__Tekstfragment__.
__________________________________________________

Dit geeft tevens een bruikbare en heldere maatstaf waarmee kan worden beoordeeld of een kandidaat voldoende recente werkervaring heeft om in aanmerking te komen voor benoeming tot notaris, respectievelijk waarnemer.
Hiernaast is in artikel 29, eerste lid, tweede volzin, verduidelijkt dat de werkervaring van de kandidaat-notaris die in het verleden als notaris het notarisambt heeft vervuld, eveneens meetelt voor de benodigde werkervaring om tot waarnemer benoemd te kunnen worden, mits die werkervaring voldoende recent is.’ (MvT II, 33 569, nr. 3, p. 4)
LID 2
'Uiteraard kan de situatie zich voordoen dat de notaris niet van de mogelijkheid van benoeming van een vaste waarnemer gebruik heeft gemaakt. Alsdan zal alsnog in de waarneming moeten worden voorzien.' (MvT II, 23 706, nr. 3, p. 35)
'In de in de onderdelen c, d en e genoemde gevallen - schorsing, ontslag en overlijden (lees: c, d, e en f genoemde gevallen – schorsing, ontzetting, ontslag en overlijden, bew.) - zal dus altijd ambtshalve een waarnemer moeten worden benoemd.' (NNV, 23 706, nr. 12, p. 29)

__________________________________________________

__Getoonde informatie__.

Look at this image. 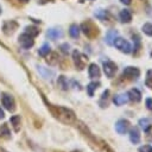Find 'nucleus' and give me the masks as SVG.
<instances>
[{"label":"nucleus","mask_w":152,"mask_h":152,"mask_svg":"<svg viewBox=\"0 0 152 152\" xmlns=\"http://www.w3.org/2000/svg\"><path fill=\"white\" fill-rule=\"evenodd\" d=\"M127 97H128L129 101H132V102H134V103H138V102L141 101V93H140L139 89H137V88H132V89L128 90V93H127Z\"/></svg>","instance_id":"nucleus-10"},{"label":"nucleus","mask_w":152,"mask_h":152,"mask_svg":"<svg viewBox=\"0 0 152 152\" xmlns=\"http://www.w3.org/2000/svg\"><path fill=\"white\" fill-rule=\"evenodd\" d=\"M78 127L84 133V135L89 139L90 141V146L96 151V152H114L113 148L103 140V139H100V138H96L93 135V133L89 131V128L87 127V125H84L83 122H80L78 121Z\"/></svg>","instance_id":"nucleus-1"},{"label":"nucleus","mask_w":152,"mask_h":152,"mask_svg":"<svg viewBox=\"0 0 152 152\" xmlns=\"http://www.w3.org/2000/svg\"><path fill=\"white\" fill-rule=\"evenodd\" d=\"M69 33L72 38H77L78 34H80V27L76 25V24H72L70 25V28H69Z\"/></svg>","instance_id":"nucleus-24"},{"label":"nucleus","mask_w":152,"mask_h":152,"mask_svg":"<svg viewBox=\"0 0 152 152\" xmlns=\"http://www.w3.org/2000/svg\"><path fill=\"white\" fill-rule=\"evenodd\" d=\"M38 70L42 72V75L45 77V78H49V75H51L52 72L49 71V70H44V66H38Z\"/></svg>","instance_id":"nucleus-32"},{"label":"nucleus","mask_w":152,"mask_h":152,"mask_svg":"<svg viewBox=\"0 0 152 152\" xmlns=\"http://www.w3.org/2000/svg\"><path fill=\"white\" fill-rule=\"evenodd\" d=\"M11 138V132L7 127V125H2L0 128V139H10Z\"/></svg>","instance_id":"nucleus-23"},{"label":"nucleus","mask_w":152,"mask_h":152,"mask_svg":"<svg viewBox=\"0 0 152 152\" xmlns=\"http://www.w3.org/2000/svg\"><path fill=\"white\" fill-rule=\"evenodd\" d=\"M1 12H2V8H1V6H0V14H1Z\"/></svg>","instance_id":"nucleus-40"},{"label":"nucleus","mask_w":152,"mask_h":152,"mask_svg":"<svg viewBox=\"0 0 152 152\" xmlns=\"http://www.w3.org/2000/svg\"><path fill=\"white\" fill-rule=\"evenodd\" d=\"M1 118H4V112H2L1 108H0V119H1Z\"/></svg>","instance_id":"nucleus-36"},{"label":"nucleus","mask_w":152,"mask_h":152,"mask_svg":"<svg viewBox=\"0 0 152 152\" xmlns=\"http://www.w3.org/2000/svg\"><path fill=\"white\" fill-rule=\"evenodd\" d=\"M108 97H109V90L106 89V90L101 94V97H100V101H99V104H100L102 108H104V107L108 106Z\"/></svg>","instance_id":"nucleus-19"},{"label":"nucleus","mask_w":152,"mask_h":152,"mask_svg":"<svg viewBox=\"0 0 152 152\" xmlns=\"http://www.w3.org/2000/svg\"><path fill=\"white\" fill-rule=\"evenodd\" d=\"M81 30H82V32H83L88 38H90V39L95 38V37L99 34V28H97V26H95L91 21L82 23Z\"/></svg>","instance_id":"nucleus-3"},{"label":"nucleus","mask_w":152,"mask_h":152,"mask_svg":"<svg viewBox=\"0 0 152 152\" xmlns=\"http://www.w3.org/2000/svg\"><path fill=\"white\" fill-rule=\"evenodd\" d=\"M17 27H18L17 21H14V20L6 21V23L4 24V26H2V31H4V33H5V34L10 36V34H12V33L17 30Z\"/></svg>","instance_id":"nucleus-13"},{"label":"nucleus","mask_w":152,"mask_h":152,"mask_svg":"<svg viewBox=\"0 0 152 152\" xmlns=\"http://www.w3.org/2000/svg\"><path fill=\"white\" fill-rule=\"evenodd\" d=\"M0 152H6L5 150H2V148H0Z\"/></svg>","instance_id":"nucleus-39"},{"label":"nucleus","mask_w":152,"mask_h":152,"mask_svg":"<svg viewBox=\"0 0 152 152\" xmlns=\"http://www.w3.org/2000/svg\"><path fill=\"white\" fill-rule=\"evenodd\" d=\"M122 76L127 80H138L139 76H140V70L135 66H127L124 69V72H122Z\"/></svg>","instance_id":"nucleus-6"},{"label":"nucleus","mask_w":152,"mask_h":152,"mask_svg":"<svg viewBox=\"0 0 152 152\" xmlns=\"http://www.w3.org/2000/svg\"><path fill=\"white\" fill-rule=\"evenodd\" d=\"M38 52H39L40 56H48V55L51 52V48H50V45H49L48 43H45V44L42 45V48L39 49Z\"/></svg>","instance_id":"nucleus-26"},{"label":"nucleus","mask_w":152,"mask_h":152,"mask_svg":"<svg viewBox=\"0 0 152 152\" xmlns=\"http://www.w3.org/2000/svg\"><path fill=\"white\" fill-rule=\"evenodd\" d=\"M100 87V82H90L88 86H87V91H88V95L89 96H94V91Z\"/></svg>","instance_id":"nucleus-21"},{"label":"nucleus","mask_w":152,"mask_h":152,"mask_svg":"<svg viewBox=\"0 0 152 152\" xmlns=\"http://www.w3.org/2000/svg\"><path fill=\"white\" fill-rule=\"evenodd\" d=\"M113 45H114L116 49H119L121 52H124V53H129V52L132 51V46H131L129 42H127L126 39L121 38V37H116V38L114 39Z\"/></svg>","instance_id":"nucleus-4"},{"label":"nucleus","mask_w":152,"mask_h":152,"mask_svg":"<svg viewBox=\"0 0 152 152\" xmlns=\"http://www.w3.org/2000/svg\"><path fill=\"white\" fill-rule=\"evenodd\" d=\"M18 40H19V44L21 45V48H24V49H30V48H32L33 44H34L33 37H31V36H30L28 33H26V32L21 33V34L19 36Z\"/></svg>","instance_id":"nucleus-7"},{"label":"nucleus","mask_w":152,"mask_h":152,"mask_svg":"<svg viewBox=\"0 0 152 152\" xmlns=\"http://www.w3.org/2000/svg\"><path fill=\"white\" fill-rule=\"evenodd\" d=\"M122 4H125V5H129L131 4V0H120Z\"/></svg>","instance_id":"nucleus-35"},{"label":"nucleus","mask_w":152,"mask_h":152,"mask_svg":"<svg viewBox=\"0 0 152 152\" xmlns=\"http://www.w3.org/2000/svg\"><path fill=\"white\" fill-rule=\"evenodd\" d=\"M57 83H58V87L61 89H63V90H66L68 89V81H66V78L64 76H59Z\"/></svg>","instance_id":"nucleus-27"},{"label":"nucleus","mask_w":152,"mask_h":152,"mask_svg":"<svg viewBox=\"0 0 152 152\" xmlns=\"http://www.w3.org/2000/svg\"><path fill=\"white\" fill-rule=\"evenodd\" d=\"M72 59H74L75 66H76L78 70L84 69V66H86V64H87V62H88L87 56L82 55V53H81L80 51H77V50H75V51L72 52Z\"/></svg>","instance_id":"nucleus-5"},{"label":"nucleus","mask_w":152,"mask_h":152,"mask_svg":"<svg viewBox=\"0 0 152 152\" xmlns=\"http://www.w3.org/2000/svg\"><path fill=\"white\" fill-rule=\"evenodd\" d=\"M46 1H49V0H40V2H46ZM50 1H52V0H50Z\"/></svg>","instance_id":"nucleus-37"},{"label":"nucleus","mask_w":152,"mask_h":152,"mask_svg":"<svg viewBox=\"0 0 152 152\" xmlns=\"http://www.w3.org/2000/svg\"><path fill=\"white\" fill-rule=\"evenodd\" d=\"M2 104L5 106L6 109H8V110H11V112L15 109L14 99H13L11 95H8V94H4V95H2Z\"/></svg>","instance_id":"nucleus-11"},{"label":"nucleus","mask_w":152,"mask_h":152,"mask_svg":"<svg viewBox=\"0 0 152 152\" xmlns=\"http://www.w3.org/2000/svg\"><path fill=\"white\" fill-rule=\"evenodd\" d=\"M145 84L146 87H148L150 89H152V70H148L146 74V78H145Z\"/></svg>","instance_id":"nucleus-29"},{"label":"nucleus","mask_w":152,"mask_h":152,"mask_svg":"<svg viewBox=\"0 0 152 152\" xmlns=\"http://www.w3.org/2000/svg\"><path fill=\"white\" fill-rule=\"evenodd\" d=\"M129 126H131V124H129L128 120H126V119H120V120H118L116 124H115V131H116L118 134L124 135V134H126V133L128 132Z\"/></svg>","instance_id":"nucleus-8"},{"label":"nucleus","mask_w":152,"mask_h":152,"mask_svg":"<svg viewBox=\"0 0 152 152\" xmlns=\"http://www.w3.org/2000/svg\"><path fill=\"white\" fill-rule=\"evenodd\" d=\"M138 152H152V146L151 145H142L138 148Z\"/></svg>","instance_id":"nucleus-31"},{"label":"nucleus","mask_w":152,"mask_h":152,"mask_svg":"<svg viewBox=\"0 0 152 152\" xmlns=\"http://www.w3.org/2000/svg\"><path fill=\"white\" fill-rule=\"evenodd\" d=\"M119 18L122 23H131L132 20V13L129 10H122L119 14Z\"/></svg>","instance_id":"nucleus-17"},{"label":"nucleus","mask_w":152,"mask_h":152,"mask_svg":"<svg viewBox=\"0 0 152 152\" xmlns=\"http://www.w3.org/2000/svg\"><path fill=\"white\" fill-rule=\"evenodd\" d=\"M88 74H89V77L90 78H99L100 75H101V71H100V68L96 63H91L88 68Z\"/></svg>","instance_id":"nucleus-14"},{"label":"nucleus","mask_w":152,"mask_h":152,"mask_svg":"<svg viewBox=\"0 0 152 152\" xmlns=\"http://www.w3.org/2000/svg\"><path fill=\"white\" fill-rule=\"evenodd\" d=\"M25 32L28 33L31 37H36V36L39 34V30H38V27H36V26H26Z\"/></svg>","instance_id":"nucleus-25"},{"label":"nucleus","mask_w":152,"mask_h":152,"mask_svg":"<svg viewBox=\"0 0 152 152\" xmlns=\"http://www.w3.org/2000/svg\"><path fill=\"white\" fill-rule=\"evenodd\" d=\"M11 124H12L14 131L18 132V131L20 129V127H21V119H20V116H19V115L12 116V118H11Z\"/></svg>","instance_id":"nucleus-20"},{"label":"nucleus","mask_w":152,"mask_h":152,"mask_svg":"<svg viewBox=\"0 0 152 152\" xmlns=\"http://www.w3.org/2000/svg\"><path fill=\"white\" fill-rule=\"evenodd\" d=\"M95 15L97 18H100L101 20H104L107 18V12L106 11H102V10H99L97 12H95Z\"/></svg>","instance_id":"nucleus-30"},{"label":"nucleus","mask_w":152,"mask_h":152,"mask_svg":"<svg viewBox=\"0 0 152 152\" xmlns=\"http://www.w3.org/2000/svg\"><path fill=\"white\" fill-rule=\"evenodd\" d=\"M127 101H128L127 94H119V95H114V97H113V102L115 103V106L125 104Z\"/></svg>","instance_id":"nucleus-16"},{"label":"nucleus","mask_w":152,"mask_h":152,"mask_svg":"<svg viewBox=\"0 0 152 152\" xmlns=\"http://www.w3.org/2000/svg\"><path fill=\"white\" fill-rule=\"evenodd\" d=\"M62 36V31L61 30H57V28H50L49 31H48V37L50 38V39H58L59 37Z\"/></svg>","instance_id":"nucleus-22"},{"label":"nucleus","mask_w":152,"mask_h":152,"mask_svg":"<svg viewBox=\"0 0 152 152\" xmlns=\"http://www.w3.org/2000/svg\"><path fill=\"white\" fill-rule=\"evenodd\" d=\"M61 49H62V51H63L64 53H68V52H69L70 46H69V44H68V43H64V44H62V45H61Z\"/></svg>","instance_id":"nucleus-33"},{"label":"nucleus","mask_w":152,"mask_h":152,"mask_svg":"<svg viewBox=\"0 0 152 152\" xmlns=\"http://www.w3.org/2000/svg\"><path fill=\"white\" fill-rule=\"evenodd\" d=\"M48 108L50 109L51 114L56 119H58L59 121H62L64 124H68V125H71V124L76 122V115L71 109L65 108L63 106H53V104H50V103H48Z\"/></svg>","instance_id":"nucleus-2"},{"label":"nucleus","mask_w":152,"mask_h":152,"mask_svg":"<svg viewBox=\"0 0 152 152\" xmlns=\"http://www.w3.org/2000/svg\"><path fill=\"white\" fill-rule=\"evenodd\" d=\"M142 32L150 37H152V23H146L142 25Z\"/></svg>","instance_id":"nucleus-28"},{"label":"nucleus","mask_w":152,"mask_h":152,"mask_svg":"<svg viewBox=\"0 0 152 152\" xmlns=\"http://www.w3.org/2000/svg\"><path fill=\"white\" fill-rule=\"evenodd\" d=\"M116 70H118V66H116V64H115L114 62H112V61H106V62L103 63V71H104V74H106L107 77H109V78L114 77Z\"/></svg>","instance_id":"nucleus-9"},{"label":"nucleus","mask_w":152,"mask_h":152,"mask_svg":"<svg viewBox=\"0 0 152 152\" xmlns=\"http://www.w3.org/2000/svg\"><path fill=\"white\" fill-rule=\"evenodd\" d=\"M72 152H80V151H72Z\"/></svg>","instance_id":"nucleus-41"},{"label":"nucleus","mask_w":152,"mask_h":152,"mask_svg":"<svg viewBox=\"0 0 152 152\" xmlns=\"http://www.w3.org/2000/svg\"><path fill=\"white\" fill-rule=\"evenodd\" d=\"M20 1H23V2H27L28 0H20Z\"/></svg>","instance_id":"nucleus-38"},{"label":"nucleus","mask_w":152,"mask_h":152,"mask_svg":"<svg viewBox=\"0 0 152 152\" xmlns=\"http://www.w3.org/2000/svg\"><path fill=\"white\" fill-rule=\"evenodd\" d=\"M128 137H129V141H131L132 144H134V145H135V144H139V142H140V139H141L139 128H138V127H132V128L129 129Z\"/></svg>","instance_id":"nucleus-12"},{"label":"nucleus","mask_w":152,"mask_h":152,"mask_svg":"<svg viewBox=\"0 0 152 152\" xmlns=\"http://www.w3.org/2000/svg\"><path fill=\"white\" fill-rule=\"evenodd\" d=\"M138 125H139V127H140L144 132H146V133H147V132L151 129V127H152L151 120H150L148 118H142V119H140L139 122H138Z\"/></svg>","instance_id":"nucleus-15"},{"label":"nucleus","mask_w":152,"mask_h":152,"mask_svg":"<svg viewBox=\"0 0 152 152\" xmlns=\"http://www.w3.org/2000/svg\"><path fill=\"white\" fill-rule=\"evenodd\" d=\"M116 36H118V31L116 30H109L107 32V34H106V43L108 45H113L114 39L116 38Z\"/></svg>","instance_id":"nucleus-18"},{"label":"nucleus","mask_w":152,"mask_h":152,"mask_svg":"<svg viewBox=\"0 0 152 152\" xmlns=\"http://www.w3.org/2000/svg\"><path fill=\"white\" fill-rule=\"evenodd\" d=\"M145 103H146V108L150 109V110H152V97H147L146 101H145Z\"/></svg>","instance_id":"nucleus-34"}]
</instances>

__________________________________________________

__Doel 1__. Schrijf uit het tekstfragment over de waarneming bij notarissen letterlijk het deel over dat opent met de woorden "Hiernaast is in" en sluit met "nr. 12, p. 29)".
__Doel 2__. Welke bepaling verduidelijkt volgens het tekstfragment over de waarneming bij notarissen dat de werkervaring als notaris van een kandidaat-notaris meetelt voor benoeming tot waarnemer?

__Volledig antwoord 1__.
Hiernaast is in artikel 29, eerste lid, tweede volzin, verduidelijkt dat de werkervaring van de kandidaat-notaris die in het verleden als notaris het notarisambt heeft vervuld, eveneens meetelt voor de benodigde werkervaring om tot waarnemer benoemd te kunnen worden, mits die werkervaring voldoende recent is.’ (MvT II, 33 569, nr. 3, p. 4)
LID 2
'Uiteraard kan de situatie zich voordoen dat de notaris niet van de mogelijkheid van benoeming van een vaste waarnemer gebruik heeft gemaakt. Alsdan zal alsnog in de waarneming moeten worden voorzien.' (MvT II, 23 706, nr. 3, p. 35)
'In de in de onderdelen c, d en e genoemde gevallen - schorsing, ontslag en overlijden (lees: c, d, e en f genoemde gevallen – schorsing, ontzetting, ontslag en overlijden, bew.) - zal dus altijd ambtshalve een waarnemer moeten worden benoemd.' (NNV, 23 706, nr. 12, p. 29)

__Volledig antwoord 2__. Artikel 29, eerste lid, tweede volzin.